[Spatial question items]
=======

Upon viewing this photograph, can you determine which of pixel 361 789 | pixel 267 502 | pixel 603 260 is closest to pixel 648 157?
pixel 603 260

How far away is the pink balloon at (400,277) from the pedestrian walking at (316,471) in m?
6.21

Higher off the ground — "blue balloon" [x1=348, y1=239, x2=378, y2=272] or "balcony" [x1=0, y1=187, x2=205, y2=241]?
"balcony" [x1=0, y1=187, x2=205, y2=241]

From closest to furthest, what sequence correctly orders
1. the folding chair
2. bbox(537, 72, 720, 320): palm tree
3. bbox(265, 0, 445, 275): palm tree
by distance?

=======

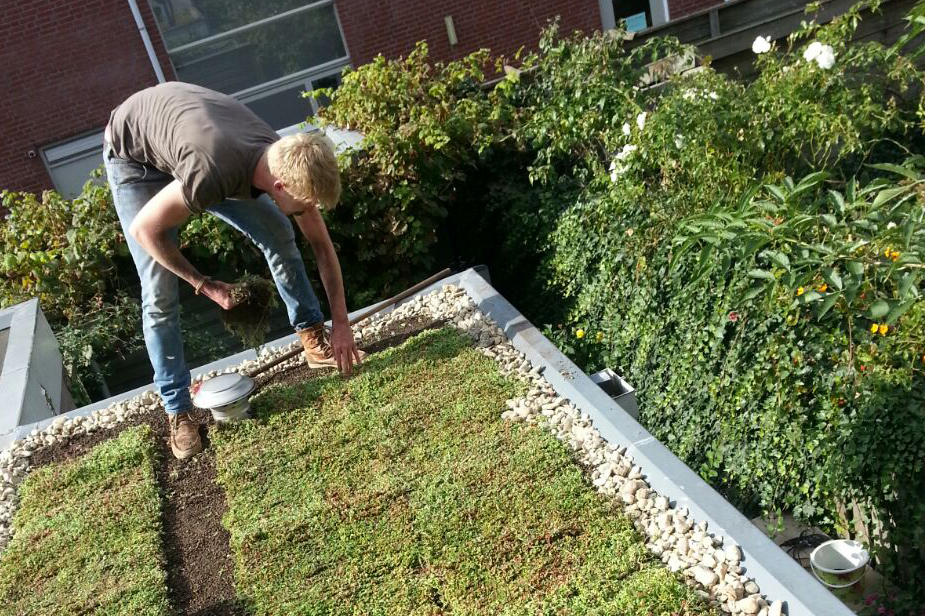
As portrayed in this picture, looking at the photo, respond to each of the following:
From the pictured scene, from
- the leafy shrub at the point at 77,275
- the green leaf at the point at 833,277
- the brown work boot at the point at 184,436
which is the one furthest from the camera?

=======

*What to do:*
Please output the lines of the items above as a Markdown table with the columns "n" and "Line." Begin at the line that has "From closest to", stop after the line that has "by distance?", and omit any blank lines.

*The result:*
| n | Line |
|---|---|
| 1 | From closest to furthest, what sequence correctly orders |
| 2 | 1. the folding chair |
| 3 | 2. bbox(537, 72, 720, 320): palm tree |
| 4 | 3. bbox(265, 0, 445, 275): palm tree |
| 5 | by distance? |